Source passage:

####

Time Complexity: O(N) where N is the number of elements in the linked list.
Auxiliary Space: O(N) due to stack recursion call.

Reverse a linked list by Tail Recursive Method:
Follow the steps below to solve the problem:
1) First update next with next node of current i.e. next = current->next
2) Now make a reverse link from current node to previous node i.e. curr->next = prev
3) If the visited node is the last node then just make a reverse link from the current node to previous node and update head. 
Below is the implementation of the above approach:

C++




// A simple and tail recursive C++ program to reverse
// a linked list
#include <bits/stdc++.h>
using namespace std;
 
struct Node {
    int data;
    struct Node* next;
    Node(int data){
        this->data = data;
        this->next = NULL;
    }
};
 
// A simple and tail-recursive function to reverse
// a linked list. prev is passed as NULL initially.
void reverseUtil(Node* curr, Node* prev, Node** head){
    /* If last node mark it head*/
    if (!curr->next) {
        *head = curr;
        /* Update next to prev node */
        curr->next = prev;
        return;
    }
    /* Save curr->next node for recursive call */
    Node* next = curr->next;
    /* and update next ..*/
    curr->next = prev;
    reverseUtil(next, curr, head);
}
 
// This function mainly calls reverseUtil()
// with prev as NULL
void reverse(Node** head){
    if (!head)

####

Records supplied:
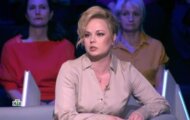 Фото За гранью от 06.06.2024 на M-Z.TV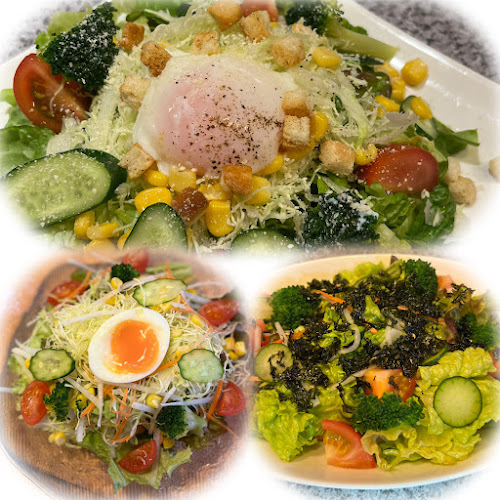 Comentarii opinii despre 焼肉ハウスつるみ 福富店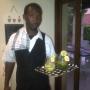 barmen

####

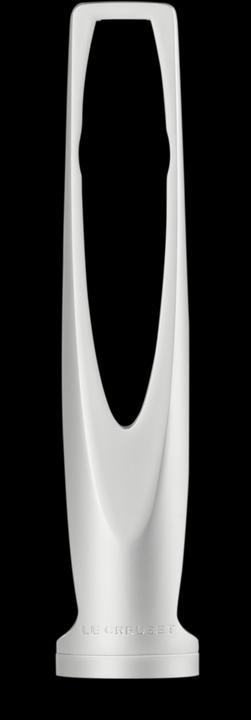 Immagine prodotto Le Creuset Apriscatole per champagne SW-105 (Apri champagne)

####

Work item: In the linked-list reversal passage, what auxiliary space is given, and what causes it?

Exercise solution: O(N), due to the stack recursion call.